Please retype the whole sworn statement about signing proxy statements below, word for word, leaving out the data that follows it.

SELECTED EXCERPT
'''
13) The signature on the proxy statement, obtained by this method, is the signature of the person whose name appears on the proxy statement; it is executed by Mrs. Walhof pursuant to the authority of the person whose signature it is.

14) The person telephoned by Mrs. Walhof could authorize Mrs. Walhof, or any other designated individual, to execute his signature.

15) It is not necessary to show on the face of the proxy statement that the signature is executed by a person other than the person whose name appears on the proxy statement.

16) It is permissible to execute the signature of the person whose name appears on the proxy statement, and show on the face of the proxy statement that the signature was executed by a person other than the person whose name appears on the proxy statement.

17) When a person executed a signature on behalf of another, it is not necessary to show on the face of the signed document that the signature is authorized.

18) It is permissible to execute a signature on behalf of another and to show on the face of the document that the signature is authorized.

19) I further advised Mrs. Walhof that, in my opinion, the signature executed on each of the proxy statements should show by whom it was executed and that it was authorized. For example, if she were executing my signature it should appear "Marc Maurer by Ramona Walhof as authorized".

20) Signatures executed in this manner would promote full disclosure and provide opportunity for examination in excess of that which is required by law.

I hereby certify that before me, the subscriber a Notary Public of the District of Columbia, personally appeared Marc Maurer and made oath in due form of law that the statements contained herein are true, correct, and complete.

Marc Maurer,
Attorney-at-Law

Subscribed and sworn to before me, this 26th day of November, 1979,
Elio E. Grandi, Notary Public.
'''
DATASET EXTRACT
'''
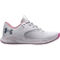 Under Armour Women's Charged Aurora 2 Lux Running Shoes - Image 2 of 5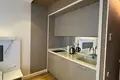 Studio 1 zimmer 33 m² Batumi, Georgien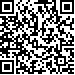 Company's QR code Stefan Kamenar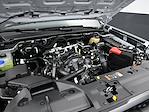 2025 Ford Ranger SuperCrew Cab 4WD Pickup for sale #E28290 - photo 13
'''
EXERCISE RESULT
13) The signature on the proxy statement, obtained by this method, is the signature of the person whose name appears on the proxy statement; it is executed by Mrs. Walhof pursuant to the authority of the person whose signature it is.

14) The person telephoned by Mrs. Walhof could authorize Mrs. Walhof, or any other designated individual, to execute his signature.

15) It is not necessary to show on the face of the proxy statement that the signature is executed by a person other than the person whose name appears on the proxy statement.

16) It is permissible to execute the signature of the person whose name appears on the proxy statement, and show on the face of the proxy statement that the signature was executed by a person other than the person whose name appears on the proxy statement.

17) When a person executed a signature on behalf of another, it is not necessary to show on the face of the signed document that the signature is authorized.

18) It is permissible to execute a signature on behalf of another and to show on the face of the document that the signature is authorized.

19) I further advised Mrs. Walhof that, in my opinion, the signature executed on each of the proxy statements should show by whom it was executed and that it was authorized. For example, if she were executing my signature it should appear "Marc Maurer by Ramona Walhof as authorized".

20) Signatures executed in this manner would promote full disclosure and provide opportunity for examination in excess of that which is required by law.

I hereby certify that before me, the subscriber a Notary Public of the District of Columbia, personally appeared Marc Maurer and made oath in due form of law that the statements contained herein are true, correct, and complete.

Marc Maurer,
Attorney-at-Law

Subscribed and sworn to before me, this 26th day of November, 1979,
Elio E. Grandi, Notary Public.